_EXCERPT_.
------------------------------------------------------------
Covid in India

Sadly, this deserves its own topic. India is experiencing a second wave of covid that is overwhelming its hospitals and its crematoria.

What’s weird is that this wasn’t supposed to happen. In the first wave, the government imposed draconian and often counter-productive restrictions. And half the country was infected with covid. And very few people died. It looked like India’s young, slender population that doesn’t spend much of its time indoors, and had previous exposure to related coronaviruses, was largely immune to the worst aspects of this bug.

Then the second wave hit. The NYT free daily email gives a good summary, so I’ll paste it here:

NTY email

There is a new Covid-19 mystery in India, and it is far grimmer than the first one.

For most of the past year, Covid deaths across much of Asia and Africa have been strikingly low, as I described last month. And they remain low in nearly all of Africa and East Asia — but not India, which is suffering a terrible outbreak. Hospitals are running out of oxygen to treat patients, and confirmed Covid deaths have climbed to 2,000 per day, up from fewer than 100 in February. The true death toll is even higher.

The sharp increase has surprised many people, both inside and outside India. “India’s massive Covid surge puzzles scientists,” as Smriti Mallapaty wrote in Nature. “I was expecting fresh waves of infection,” Shahid Jameel, a virologist at Ashoka University, said, “but I would not have dreamt that it would be this strong.”

To make some sense of what’s happening, it helps to go back to last year, when Indian doctors and officials were preparing for waves of serious Covid illnesses. But those waves never quite arrived. Instead, millions of people contracted only mild cases.

The most plausible explanations — the amount of time people spend outdoors in India, the low levels of obesity, the population’s relative youth and the possibility that previous viruses had created some natural immunity — all seemed to suggest that India was not simply on a delayed Covid timetable. The country, like many of its neighbors, seemed to be escaping the worst of the pandemic.

Scientific research suggesting that about half of adults in major cities had already been infected was consistent with this notion. “It led to the assumption that India had been cheaply, naturally vaccinated,” Dr. Prabhat Jha, an epidemiologist at the University of Toronto, told me.

Government officials acted particularly confident. As Ramanan Laxminarayan, a Princeton University epidemiologist based in New Delhi, told Nature, “There was a public narrative that India had conquered Covid-19.” Some scientists who thought that a new Covid wave remained possible were afraid to contradict the message coming from Prime Minister Narendra Modi’s government. Modi has a record of stifling dissent, and Freedom House, the democracy watchdog group, recently said India had become only a “partly free” country that was moving “toward authoritarianism.”
------------------------------------------------------------
(Collected data)
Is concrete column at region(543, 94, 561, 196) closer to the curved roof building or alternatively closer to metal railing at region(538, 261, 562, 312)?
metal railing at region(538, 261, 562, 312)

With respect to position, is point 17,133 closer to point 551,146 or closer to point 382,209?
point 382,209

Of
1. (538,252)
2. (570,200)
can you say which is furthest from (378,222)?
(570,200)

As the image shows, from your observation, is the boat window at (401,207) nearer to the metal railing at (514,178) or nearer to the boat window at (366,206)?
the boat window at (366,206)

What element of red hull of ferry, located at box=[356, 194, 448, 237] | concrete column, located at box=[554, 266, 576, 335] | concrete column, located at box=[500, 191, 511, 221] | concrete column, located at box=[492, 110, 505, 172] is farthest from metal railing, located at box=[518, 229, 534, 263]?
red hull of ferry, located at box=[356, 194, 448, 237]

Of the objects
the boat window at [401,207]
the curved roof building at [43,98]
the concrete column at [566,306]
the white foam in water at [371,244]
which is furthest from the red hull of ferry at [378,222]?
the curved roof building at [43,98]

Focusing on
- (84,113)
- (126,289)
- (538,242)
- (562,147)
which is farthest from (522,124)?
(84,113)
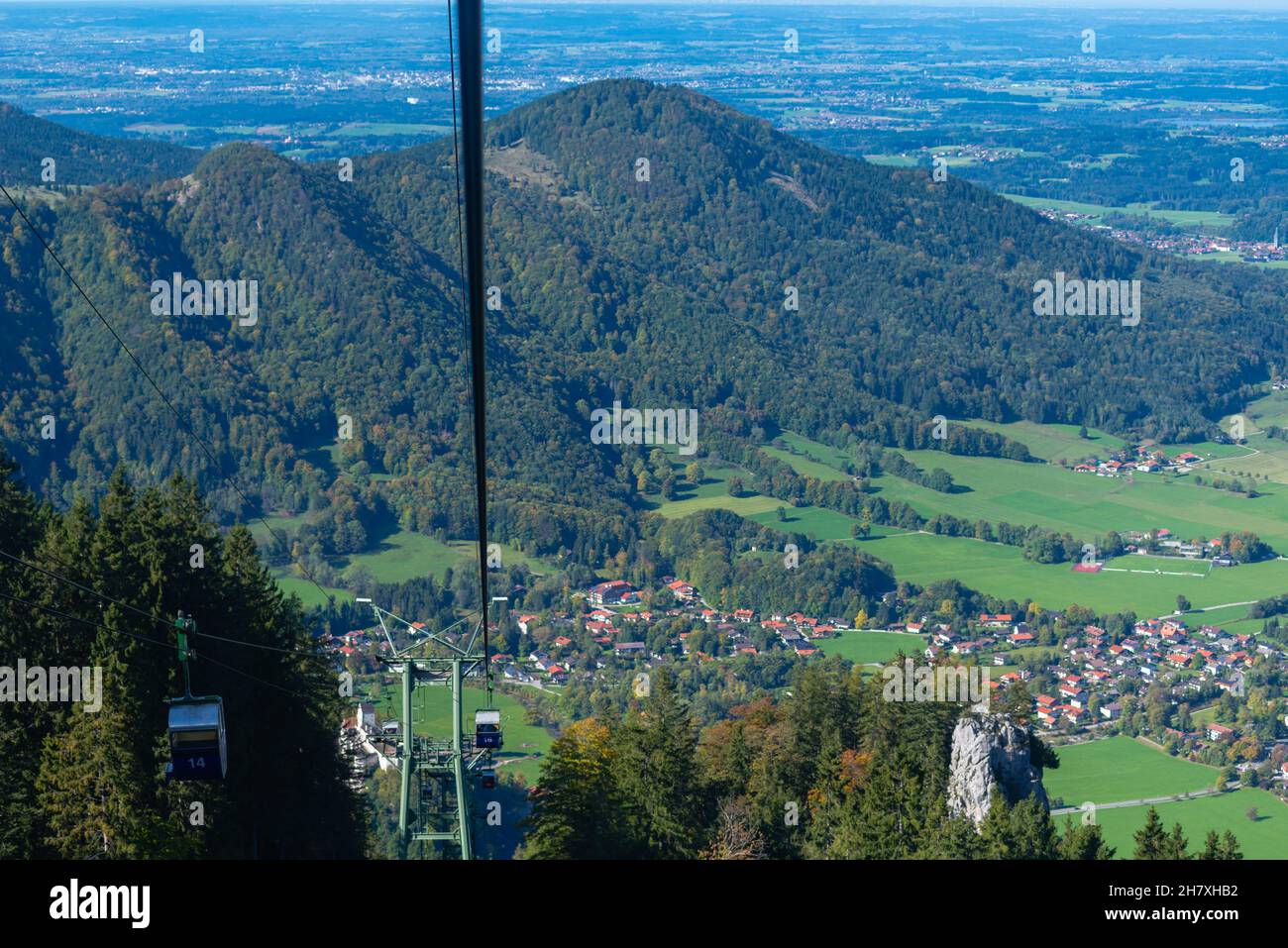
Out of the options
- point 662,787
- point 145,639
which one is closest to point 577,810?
point 662,787

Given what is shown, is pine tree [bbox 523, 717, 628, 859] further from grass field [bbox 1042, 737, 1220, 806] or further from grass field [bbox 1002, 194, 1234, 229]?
grass field [bbox 1002, 194, 1234, 229]

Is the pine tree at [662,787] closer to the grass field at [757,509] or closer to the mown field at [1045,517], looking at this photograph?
the mown field at [1045,517]

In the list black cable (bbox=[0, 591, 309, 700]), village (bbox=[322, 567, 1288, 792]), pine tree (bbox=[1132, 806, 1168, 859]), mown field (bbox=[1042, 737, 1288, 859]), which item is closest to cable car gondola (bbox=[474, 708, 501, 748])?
black cable (bbox=[0, 591, 309, 700])

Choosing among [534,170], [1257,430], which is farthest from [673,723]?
[534,170]

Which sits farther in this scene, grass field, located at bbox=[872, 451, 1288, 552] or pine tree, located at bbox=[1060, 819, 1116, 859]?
grass field, located at bbox=[872, 451, 1288, 552]

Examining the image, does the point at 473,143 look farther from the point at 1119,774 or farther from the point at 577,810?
the point at 1119,774
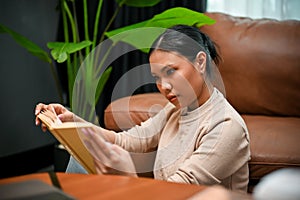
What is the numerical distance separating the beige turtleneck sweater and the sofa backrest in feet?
2.75

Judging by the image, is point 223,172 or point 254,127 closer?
point 223,172

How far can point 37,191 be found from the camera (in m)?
0.84

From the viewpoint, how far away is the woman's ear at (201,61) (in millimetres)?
1291

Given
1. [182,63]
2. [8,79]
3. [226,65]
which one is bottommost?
[8,79]

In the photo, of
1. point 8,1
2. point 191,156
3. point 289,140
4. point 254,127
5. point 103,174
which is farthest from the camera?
point 8,1

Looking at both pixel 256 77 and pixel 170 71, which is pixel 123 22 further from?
→ pixel 170 71

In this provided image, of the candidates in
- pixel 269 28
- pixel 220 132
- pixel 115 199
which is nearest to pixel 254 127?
pixel 269 28

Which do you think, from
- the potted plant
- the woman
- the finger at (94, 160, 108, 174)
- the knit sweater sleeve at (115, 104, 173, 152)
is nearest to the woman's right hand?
the woman

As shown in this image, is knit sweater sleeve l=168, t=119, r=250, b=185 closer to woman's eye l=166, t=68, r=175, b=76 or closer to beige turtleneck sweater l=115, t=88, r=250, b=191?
beige turtleneck sweater l=115, t=88, r=250, b=191

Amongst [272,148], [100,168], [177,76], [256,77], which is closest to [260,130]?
[272,148]

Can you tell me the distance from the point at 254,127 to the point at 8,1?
5.27 ft

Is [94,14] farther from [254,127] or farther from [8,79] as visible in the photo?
[254,127]

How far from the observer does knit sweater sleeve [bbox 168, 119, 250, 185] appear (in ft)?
3.73

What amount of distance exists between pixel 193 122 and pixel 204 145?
0.11 metres
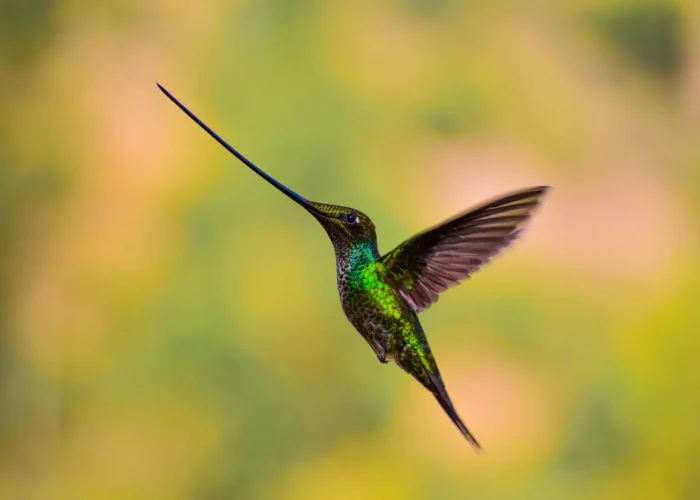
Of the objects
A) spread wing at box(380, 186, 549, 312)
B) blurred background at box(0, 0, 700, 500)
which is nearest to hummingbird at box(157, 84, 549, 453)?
spread wing at box(380, 186, 549, 312)

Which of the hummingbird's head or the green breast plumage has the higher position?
the hummingbird's head

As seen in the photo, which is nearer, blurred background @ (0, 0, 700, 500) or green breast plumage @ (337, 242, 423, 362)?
green breast plumage @ (337, 242, 423, 362)

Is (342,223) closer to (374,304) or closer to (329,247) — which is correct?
(374,304)

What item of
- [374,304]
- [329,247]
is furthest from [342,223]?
[329,247]

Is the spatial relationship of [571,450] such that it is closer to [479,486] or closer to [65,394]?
[479,486]

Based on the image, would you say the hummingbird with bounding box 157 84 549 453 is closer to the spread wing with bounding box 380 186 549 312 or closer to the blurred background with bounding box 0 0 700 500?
the spread wing with bounding box 380 186 549 312

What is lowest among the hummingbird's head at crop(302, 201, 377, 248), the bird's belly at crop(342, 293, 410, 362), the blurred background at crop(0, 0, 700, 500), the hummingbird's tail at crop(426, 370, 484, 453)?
the hummingbird's tail at crop(426, 370, 484, 453)

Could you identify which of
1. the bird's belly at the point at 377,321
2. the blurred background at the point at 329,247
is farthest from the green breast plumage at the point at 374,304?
the blurred background at the point at 329,247
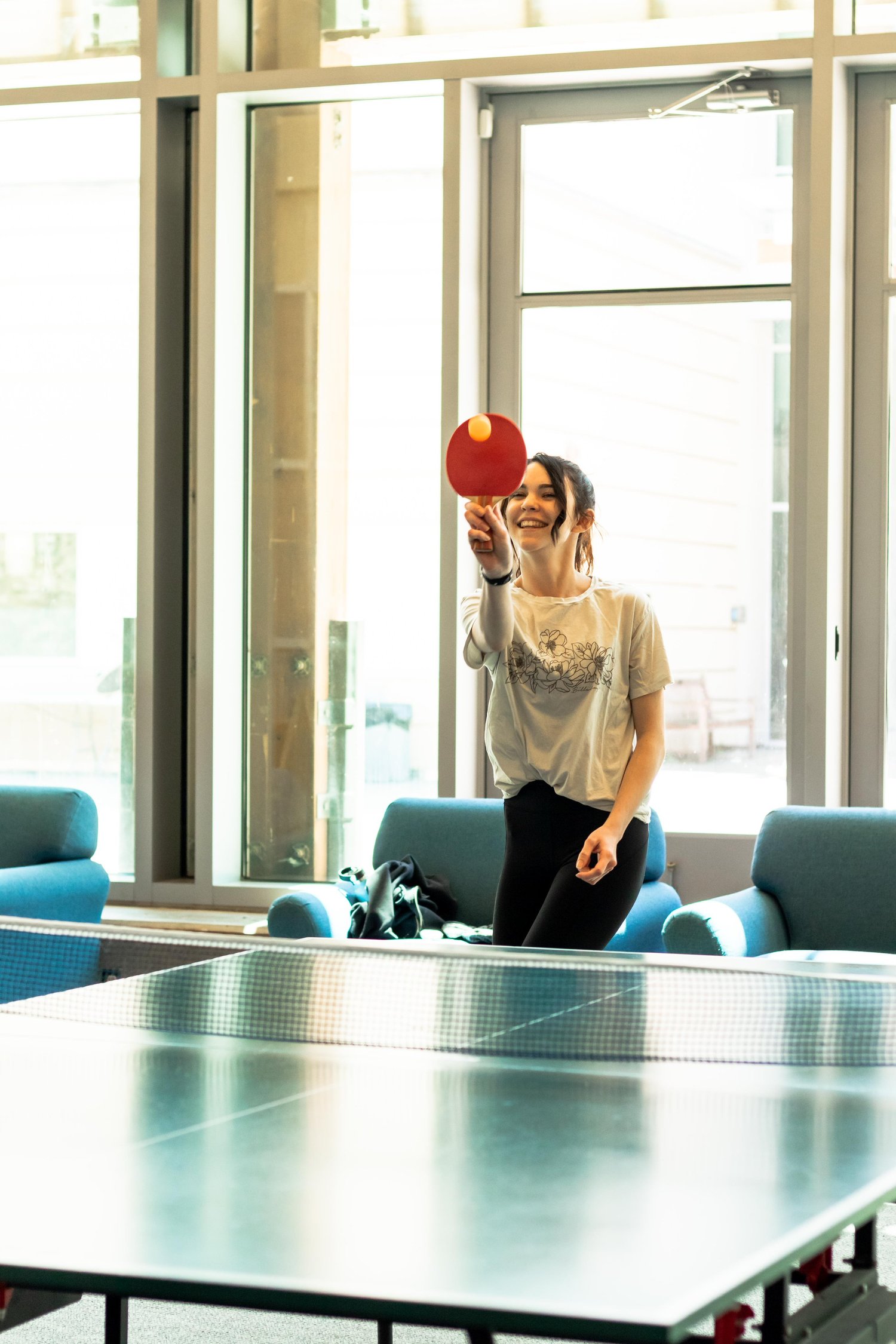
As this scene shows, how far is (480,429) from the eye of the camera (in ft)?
9.59

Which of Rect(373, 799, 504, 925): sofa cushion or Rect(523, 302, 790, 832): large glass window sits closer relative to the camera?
Rect(373, 799, 504, 925): sofa cushion

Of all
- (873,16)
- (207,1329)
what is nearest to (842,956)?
(207,1329)

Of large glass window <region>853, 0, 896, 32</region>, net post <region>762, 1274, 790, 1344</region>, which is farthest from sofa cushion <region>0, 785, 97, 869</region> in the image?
net post <region>762, 1274, 790, 1344</region>

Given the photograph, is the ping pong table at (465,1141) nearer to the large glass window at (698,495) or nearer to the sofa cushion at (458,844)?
the sofa cushion at (458,844)

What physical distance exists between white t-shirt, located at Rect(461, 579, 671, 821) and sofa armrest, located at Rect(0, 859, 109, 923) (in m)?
2.23

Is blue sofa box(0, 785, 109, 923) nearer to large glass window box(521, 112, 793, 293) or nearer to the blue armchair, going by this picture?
the blue armchair

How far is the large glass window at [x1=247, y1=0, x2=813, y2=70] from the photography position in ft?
19.5

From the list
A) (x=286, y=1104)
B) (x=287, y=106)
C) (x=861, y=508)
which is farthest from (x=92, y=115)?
(x=286, y=1104)

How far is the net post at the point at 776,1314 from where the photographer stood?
63.4 inches

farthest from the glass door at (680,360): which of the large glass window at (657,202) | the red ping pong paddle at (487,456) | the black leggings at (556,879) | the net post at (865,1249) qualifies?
the net post at (865,1249)

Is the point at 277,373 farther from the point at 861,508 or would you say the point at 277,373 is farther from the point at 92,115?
the point at 861,508

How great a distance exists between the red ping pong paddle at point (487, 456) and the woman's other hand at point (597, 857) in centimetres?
67

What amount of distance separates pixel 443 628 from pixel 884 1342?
448cm

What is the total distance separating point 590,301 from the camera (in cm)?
620
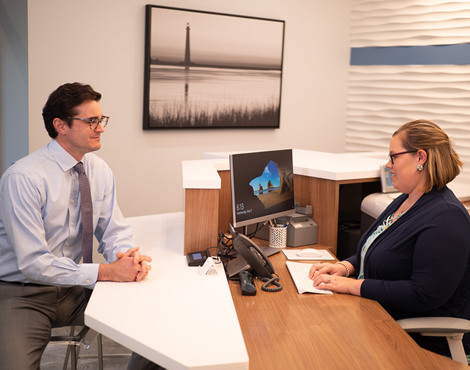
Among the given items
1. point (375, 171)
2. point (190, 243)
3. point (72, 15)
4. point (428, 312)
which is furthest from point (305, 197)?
point (72, 15)

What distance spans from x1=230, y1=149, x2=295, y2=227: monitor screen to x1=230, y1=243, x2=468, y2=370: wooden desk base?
50 centimetres

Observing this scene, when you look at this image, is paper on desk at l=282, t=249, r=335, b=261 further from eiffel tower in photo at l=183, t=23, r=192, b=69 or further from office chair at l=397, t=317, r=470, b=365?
eiffel tower in photo at l=183, t=23, r=192, b=69

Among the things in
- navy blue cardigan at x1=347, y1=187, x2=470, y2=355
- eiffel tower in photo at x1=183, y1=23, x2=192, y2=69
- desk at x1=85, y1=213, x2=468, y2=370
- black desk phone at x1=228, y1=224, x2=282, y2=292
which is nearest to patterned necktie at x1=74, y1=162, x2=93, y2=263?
desk at x1=85, y1=213, x2=468, y2=370

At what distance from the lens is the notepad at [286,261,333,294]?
1989 millimetres

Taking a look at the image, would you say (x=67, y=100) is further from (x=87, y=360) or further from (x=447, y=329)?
(x=447, y=329)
------------------------------------------------------------
_WORK ITEM A_. Render this sentence from the post on Covid in India in Spanish: "Hospitals are running out of oxygen to treat patients, and confirmed Covid deaths have climbed to 2,000 per day, up from fewer than 100 in February."
_WORK ITEM B_. In the post on Covid in India, what university is the virologist Shahid Jameel affiliated with?

_EXERCISE RESULT A_. Los hospitales se están quedando sin oxígeno para tratar a los pacientes, y las muertes confirmadas por Covid han subido a 2.000 por día, frente a menos de 100 en febrero.

_EXERCISE RESULT B_. Ashoka University